## Work required
Extract exactly and only the lines of the data below, starting at the line with "phylum: Chordata" and stopping after the final line.

Extracted material below:

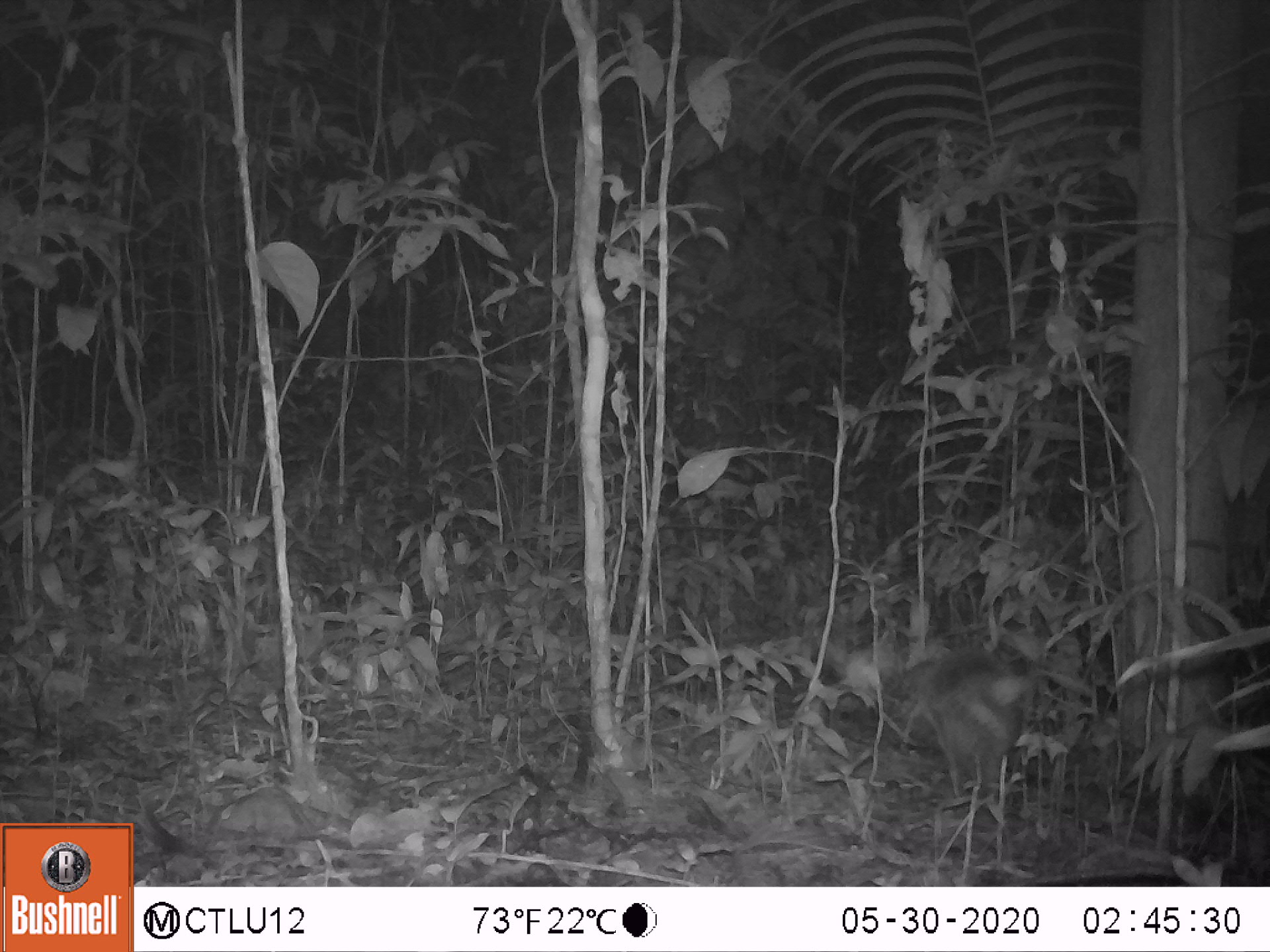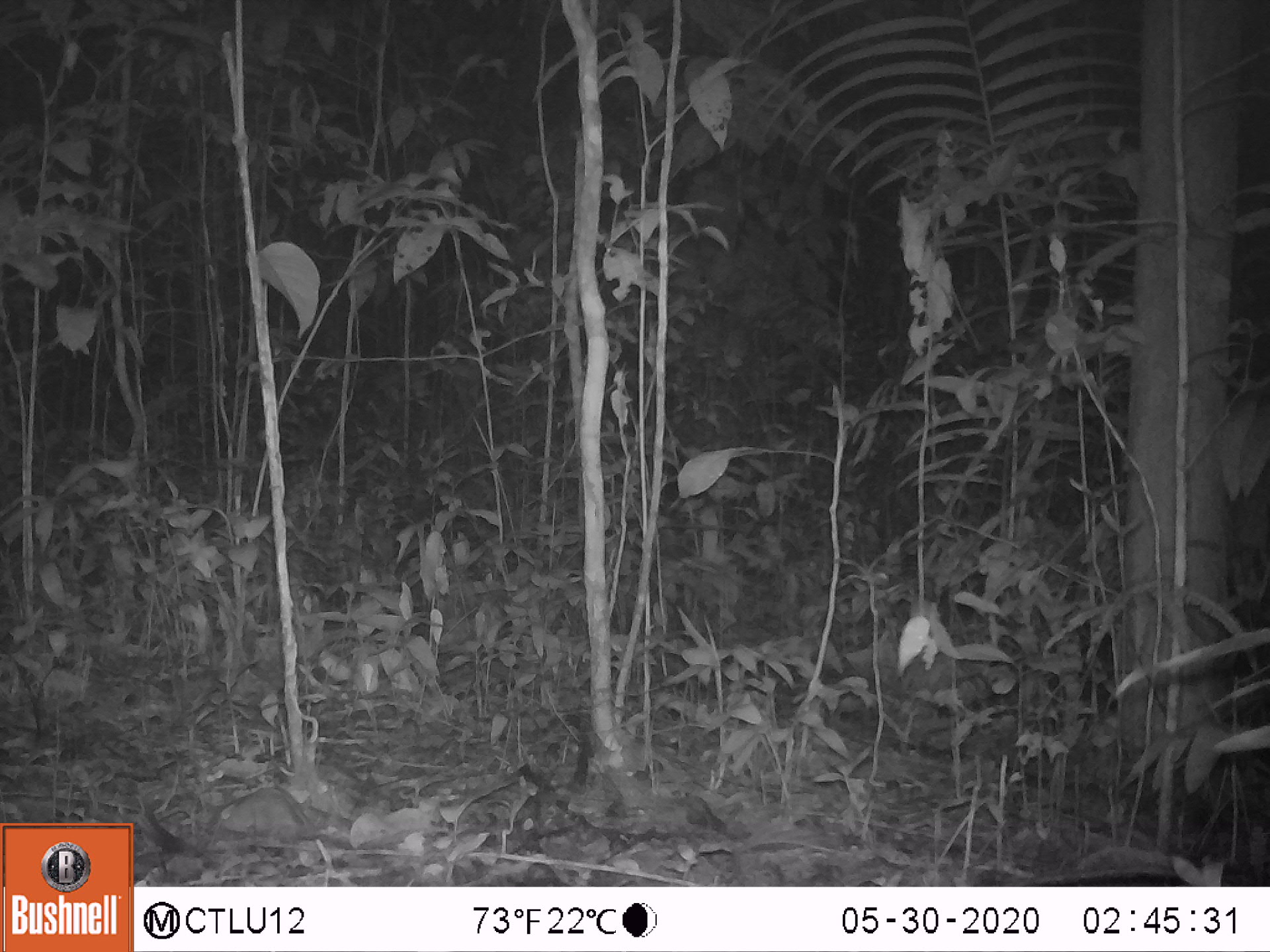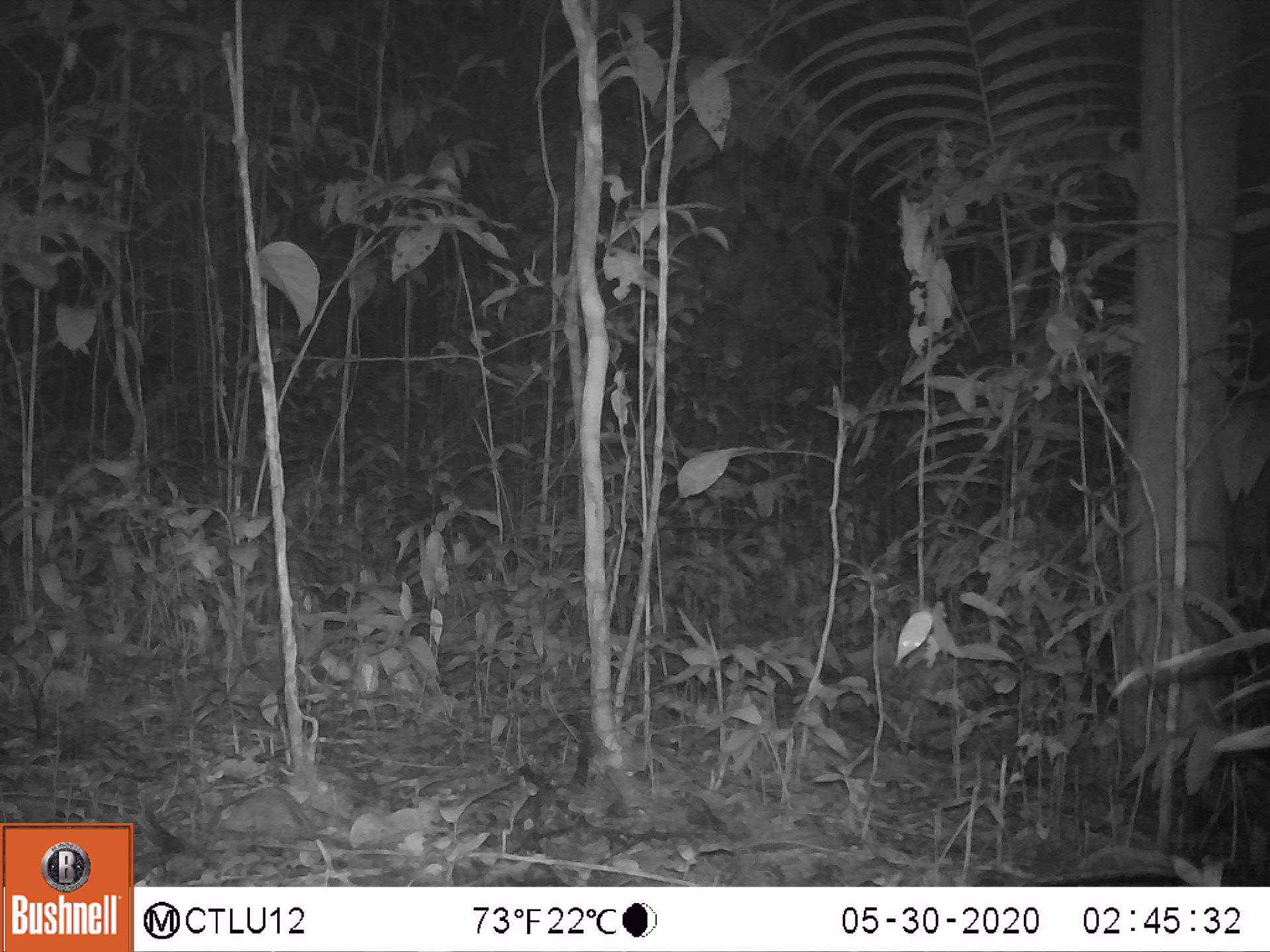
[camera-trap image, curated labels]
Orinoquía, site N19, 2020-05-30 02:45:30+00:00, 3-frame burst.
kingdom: Animalia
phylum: Chordata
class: Mammalia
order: Cingulata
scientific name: Cingulata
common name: armadillo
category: unknown armadillo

End of Extracted material.

## Exercise result
phylum: Chordata
class: Mammalia
order: Cingulata
scientific name: Cingulata
common name: armadillo
category: unknown armadillo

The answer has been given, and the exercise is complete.